Animal I.Q.

I love animals, and I love to discover how intelligent they can be.  Here are a few I’ve known and heard of.

I once had an indoor cat named Sam.  He was kind of frail as a kitten and thinly furred, as cats go.  The fire died out one especially cold winter night.  In the morning, Sam sat huddled in a corner, looking pinched and cold.  When he saw Albert and me, he mewed his complaint.  Then with his sparsely furred little frame still hunched up in a ball, he crossed the icy floor with tiny mincing steps to the wood stove.  Then he looked at us and began to yowl in earnest while he pawed the stove’s door handle.

I know that animals communicate with humans to an extent.  I’ve had lots of cats tell me to feed them.  Sam was the first ever to demand that I crank up the heat.

Sam was great company in the kitchen. When he was warm.

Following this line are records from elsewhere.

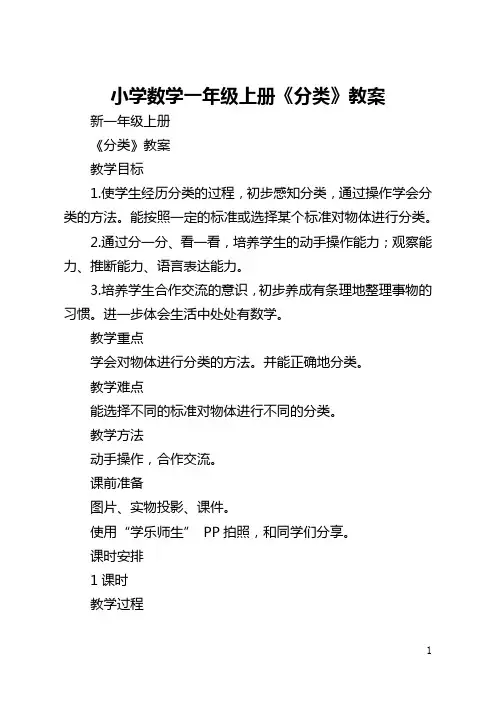 小学数学一年级上册《分类》教案

新一年级上册

《分类》教案

教学目标

1.使学生经历分类的过程，初步感知分类，通过操作学会分类的方法。能按照一定的标准或选择某个标准对物体进行分类。

2.通过分一分、看一看，培养学生的动手操作能力；观察能力、推断能力、语言表达能力。

3.培养学生合作交流的意识，初步养成有条理地整理事物的习惯。进一步体会生活中处处有数学。

教学重点

学会对物体进行分类的方法。并能正确地分类。

教学难点

能选择不同的标准对物体进行不同的分类。

教学方法

动手操作，合作交流。

课前准备

图片、实物投影、课件。

使用“学乐师生” PP 拍照，和同学们分享。

课时安排

1 课时

教学过程

1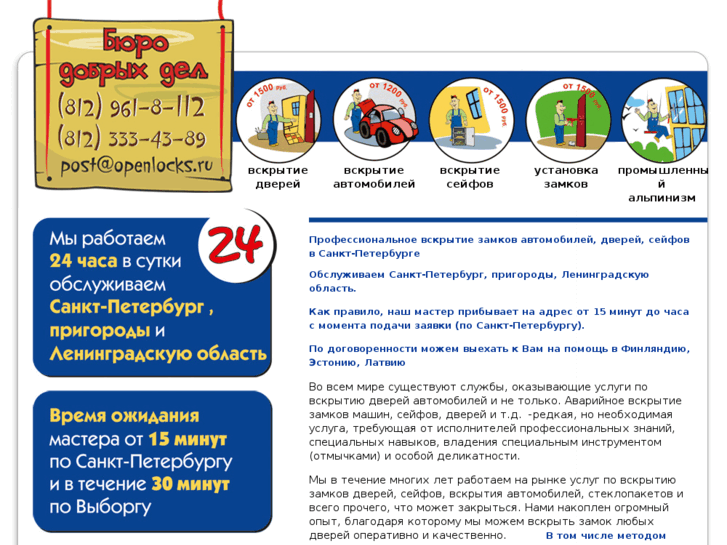 Бюро добрых дел
(812) 961-8-112
(812) 333-43-89
post@openlocks.ru

от 1500 руб.
вскрытие дверей

от 1200 руб.
вскрытие автомобилей

от 1500 руб.
вскрытие сейфов

от 1500 руб.
установка замков

промышленный альпинизм

Мы работаем 24 часа в сутки обслуживаем Санкт-Петербург , пригороды и Ленинградскую область

24

Время ожидания мастера от 15 минут по Санкт-Петербургу и в течение 30 минут по Выборгу

Профессиональное вскрытие замков автомобилей, дверей, сейфов в Санкт-Петербурге

Обслуживаем Санкт-Петербург, пригороды, Ленинградскую область.

Как правило, наш мастер прибывает на адрес от 15 минут до часа с момента подачи заявки (по Санкт-Петербургу).

По договоренности можем выехать к Вам на помощь в Финляндию, Эстонию, Латвию

Во всем мире существуют службы, оказывающие услуги по вскрытию дверей автомобилей и не только. Аварийное вскрытие замков машин, сейфов, дверей и т.д. -редкая, но необходимая услуга, требующая от исполнителей профессиональных знаний, специальных навыков, владения специальным инструментом (отмычками) и особой деликатности.

Мы в течение многих лет работаем на рынке услуг по вскрытию замков дверей, сейфов, вскрытия автомобилей, стеклопакетов и всего прочего, что может закрыться. Нами накоплен огромный опыт, благодаря которому мы можем вскрыть замок любых дверей оперативно и качественно. В том числе методом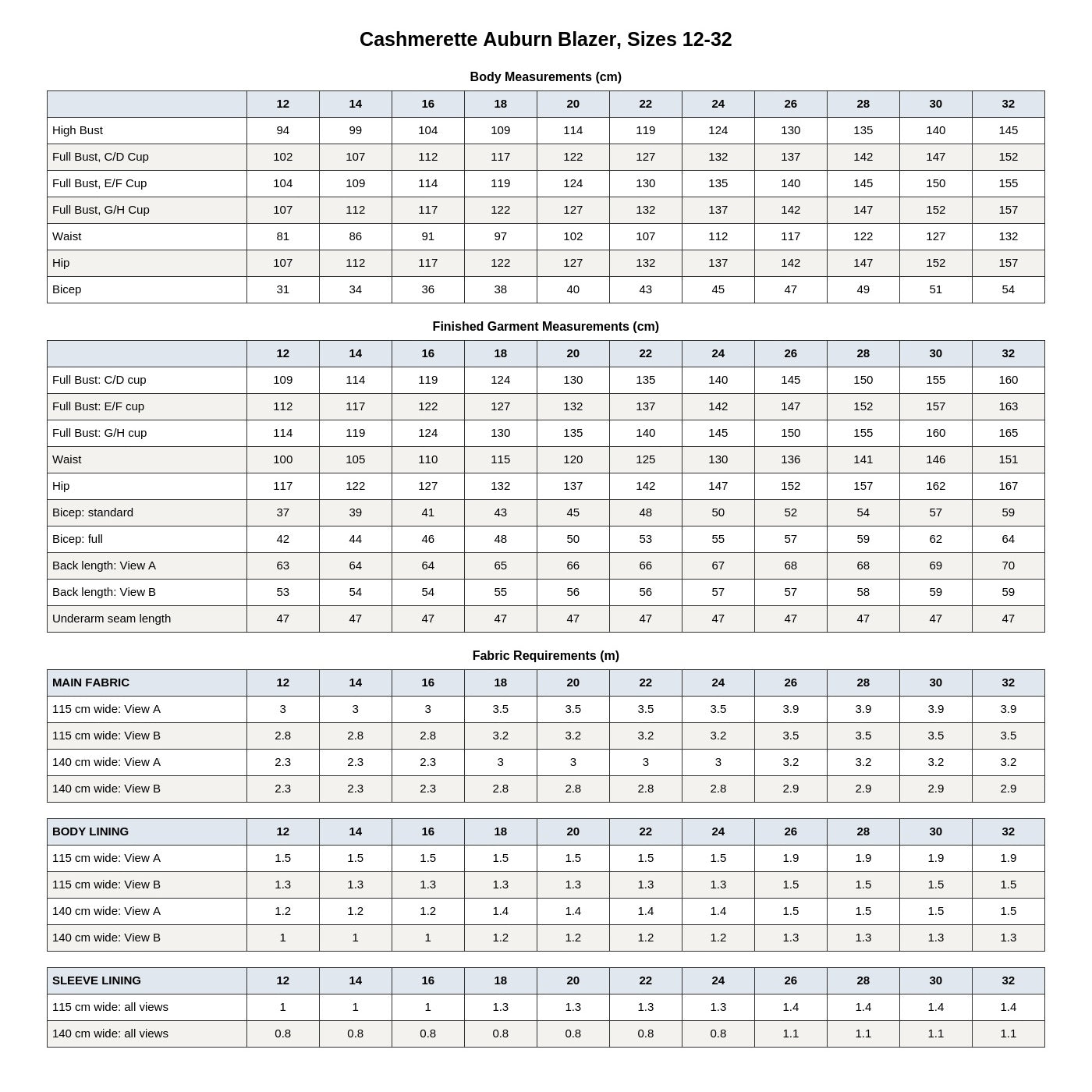 Cashmerette Auburn Blazer, Sizes 12-32

Body Measurements (cm)

| | 12 | 14 | 16 | 18 | 20 | 22 | 24 | 26 | 28 | 30 | 32 |
|---|---|---|---|---|---|---|---|---|---|---|---|
| High Bust | 94 | 99 | 104 | 109 | 114 | 119 | 124 | 130 | 135 | 140 | 145 |
| Full Bust, C/D Cup | 102 | 107 | 112 | 117 | 122 | 127 | 132 | 137 | 142 | 147 | 152 |
| Full Bust, E/F Cup | 104 | 109 | 114 | 119 | 124 | 130 | 135 | 140 | 145 | 150 | 155 |
| Full Bust, G/H Cup | 107 | 112 | 117 | 122 | 127 | 132 | 137 | 142 | 147 | 152 | 157 |
| Waist | 81 | 86 | 91 | 97 | 102 | 107 | 112 | 117 | 122 | 127 | 132 |
| Hip | 107 | 112 | 117 | 122 | 127 | 132 | 137 | 142 | 147 | 152 | 157 |
| Bicep | 31 | 34 | 36 | 38 | 40 | 43 | 45 | 47 | 49 | 51 | 54 |

Finished Garment Measurements (cm)

| | 12 | 14 | 16 | 18 | 20 | 22 | 24 | 26 | 28 | 30 | 32 |
|---|---|---|---|---|---|---|---|---|---|---|---|
| Full Bust: C/D cup | 109 | 114 | 119 | 124 | 130 | 135 | 140 | 145 | 150 | 155 | 160 |
| Full Bust: E/F cup | 112 | 117 | 122 | 127 | 132 | 137 | 142 | 147 | 152 | 157 | 163 |
| Full Bust: G/H cup | 114 | 119 | 124 | 130 | 135 | 140 | 145 | 150 | 155 | 160 | 165 |
| Waist | 100 | 105 | 110 | 115 | 120 | 125 | 130 | 136 | 141 | 146 | 151 |
| Hip | 117 | 122 | 127 | 132 | 137 | 142 | 147 | 152 | 157 | 162 | 167 |
| Bicep: standard | 37 | 39 | 41 | 43 | 45 | 48 | 50 | 52 | 54 | 57 | 59 |
| Bicep: full | 42 | 44 | 46 | 48 | 50 | 53 | 55 | 57 | 59 | 62 | 64 |
| Back length: View A | 63 | 64 | 64 | 65 | 66 | 66 | 67 | 68 | 68 | 69 | 70 |
| Back length: View B | 53 | 54 | 54 | 55 | 56 | 56 | 57 | 57 | 58 | 59 | 59 |
| Underarm seam length | 47 | 47 | 47 | 47 | 47 | 47 | 47 | 47 | 47 | 47 | 47 |

Fabric Requirements (m)

| MAIN FABRIC | 12 | 14 | 16 | 18 | 20 | 22 | 24 | 26 | 28 | 30 | 32 |
|---|---|---|---|---|---|---|---|---|---|---|---|
| 115 cm wide: View A | 3 | 3 | 3 | 3.5 | 3.5 | 3.5 | 3.5 | 3.9 | 3.9 | 3.9 | 3.9 |
| 115 cm wide: View B | 2.8 | 2.8 | 2.8 | 3.2 | 3.2 | 3.2 | 3.2 | 3.5 | 3.5 | 3.5 | 3.5 |
| 140 cm wide: View A | 2.3 | 2.3 | 2.3 | 3 | 3 | 3 | 3 | 3.2 | 3.2 | 3.2 | 3.2 |
| 140 cm wide: View B | 2.3 | 2.3 | 2.3 | 2.8 | 2.8 | 2.8 | 2.8 | 2.9 | 2.9 | 2.9 | 2.9 |

| BODY LINING | 12 | 14 | 16 | 18 | 20 | 22 | 24 | 26 | 28 | 30 | 32 |
|---|---|---|---|---|---|---|---|---|---|---|---|
| 115 cm wide: View A | 1.5 | 1.5 | 1.5 | 1.5 | 1.5 | 1.5 | 1.5 | 1.9 | 1.9 | 1.9 | 1.9 |
| 115 cm wide: View B | 1.3 | 1.3 | 1.3 | 1.3 | 1.3 | 1.3 | 1.3 | 1.5 | 1.5 | 1.5 | 1.5 |
| 140 cm wide: View A | 1.2 | 1.2 | 1.2 | 1.4 | 1.4 | 1.4 | 1.4 | 1.5 | 1.5 | 1.5 | 1.5 |
| 140 cm wide: View B | 1 | 1 | 1 | 1.2 | 1.2 | 1.2 | 1.2 | 1.3 | 1.3 | 1.3 | 1.3 |

| SLEEVE LINING | 12 | 14 | 16 | 18 | 20 | 22 | 24 | 26 | 28 | 30 | 32 |
|---|---|---|---|---|---|---|---|---|---|---|---|
| 115 cm wide: all views | 1 | 1 | 1 | 1.3 | 1.3 | 1.3 | 1.3 | 1.4 | 1.4 | 1.4 | 1.4 |
| 140 cm wide: all views | 0.8 | 0.8 | 0.8 | 0.8 | 0.8 | 0.8 | 0.8 | 1.1 | 1.1 | 1.1 | 1.1 |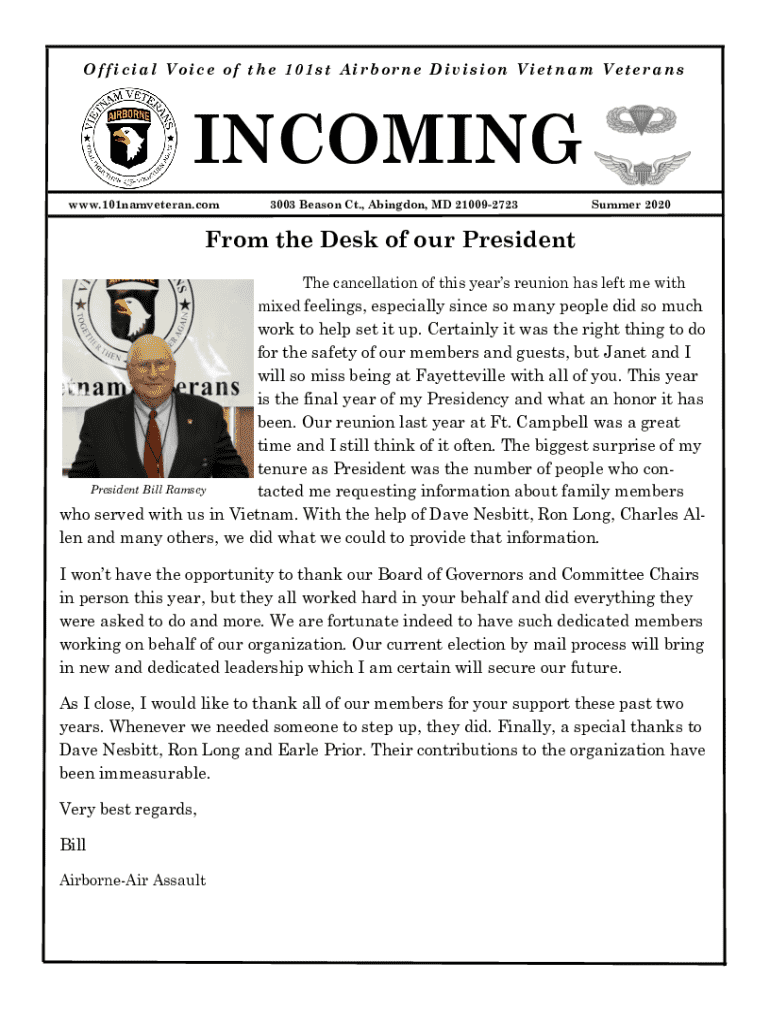 Official Voice of the 101st Airborne Division Vietnam Veterans

VIETNAM VETERANS AIRBORNE

INCOMING

www.101namveteran.com 3003 Beason Ct., Abingdon, MD 21009-2723 Summer 2020

From the Desk of our President

President Bill Ramsey

The cancellation of this year's reunion has left me with mixed feelings, especially since so many people did so much work to help set it up. Certainly it was the right thing to do for the safety of our members and guests, but Janet and I will so miss being at Fayetteville with all of you. This year is the final year of my Presidency and what an honor it has been. Our reunion last year at Ft. Campbell was a great time and I still think of it often. The biggest surprise of my tenure as President was the number of people who contacted me requesting information about family members who served with us in Vietnam. With the help of Dave Nesbitt, Ron Long, Charles Allen and many others, we did what we could to provide that information.

I won't have the opportunity to thank our Board of Governors and Committee Chairs in person this year, but they all worked hard in your behalf and did everything they were asked to do and more. We are fortunate indeed to have such dedicated members working on behalf of our organization. Our current election by mail process will bring in new and dedicated leadership which I am certain will secure our future.

As I close, I would like to thank all of our members for your support these past two years. Whenever we needed someone to step up, they did. Finally, a special thanks to Dave Nesbitt, Ron Long and Earle Prior. Their contributions to the organization have been immeasurable.

Very best regards,

Bill

Airborne-Air Assault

Here’s another animal who took action to fight off the cold.

There’s no accounting for the dietary preferences of some animals.  A friend of ours grew up on a farm in Mexico.  One of the farm hens took to laying her eggs in the horse’s manger every day.  When the horse caught on, he hovered over the hen.  Every so often, he used his nose to lift the hen like a lid from an omelet.  If there was no egg, he set her down and waited some more.  Once the egg was laid, he nudged the hen aside and ate it.

It’s possible that his diet lacked the 11% crude protein that horses require daily.  Or maybe he just liked his sunny side up.

I went to our car dealership to get an oil change.  There was a $5 deal on a soup and sandwich combo at their deli counter.  It was lunchtime and there wasn’t much to do but wait, so I ordered it.  I presumed that I could order any sandwich I wanted, but the cashier rang me through and tossed a pre-made sandwich in plastic wrap onto my tray.

I sat down at a table and took a bite.  I chewed.  I chewed some more.  I tried to swallow but my esophagus threw an emergency shutoff switch.  I examined the sandwich to figure out what kind of meat was in it.  It was a pasty spread like liverwurst, but kind of grey.  I wrapped it up and took it home to Magnum, our German Shepard/Lab cross.  He’s not particular about meat being fresh; in fact, dead chicken marinated two months under a sunny summer garden is his idea of five-star dining.  I handed him the sandwich.  He accepted it politely with his jaws and put it down in the grass.  He sniffed it, then looked up at me and his tail waved apologetically.  He sniffed it again, then walked away.  He didn’t look revolted, just indifferent.  The pasty grey matter in the sandwich wasn’t meat at all.

Magnum gazes soulfully at the person he adores most in the world - further proof of his extraordinary intelligence.

Magnum is savvy in other areas as well.  He is forbidden to cross the road or even to go near it.  By day, he is a model of obedience.  Without being told, he sits on the porch and waits for me when I carry the trash to the road or go for the mail.  Albert routinely leaves the house at 6:30 am to go to work.  Magnum routinely crawls out of his bed at the same time to walk him to the car.  But the odd time Albert leaves early, Magnum is AWOL or he’s running full-throttle over the neighbour’s field and across the road to sneak back to bed before he’s discovered.

He can use his intelligence to be a good boy too.  In a limited way, he is able to channel his intellect to obey or to disobey; the same as us.  I would have saved five bucks if I could channel his synthetic meat detector.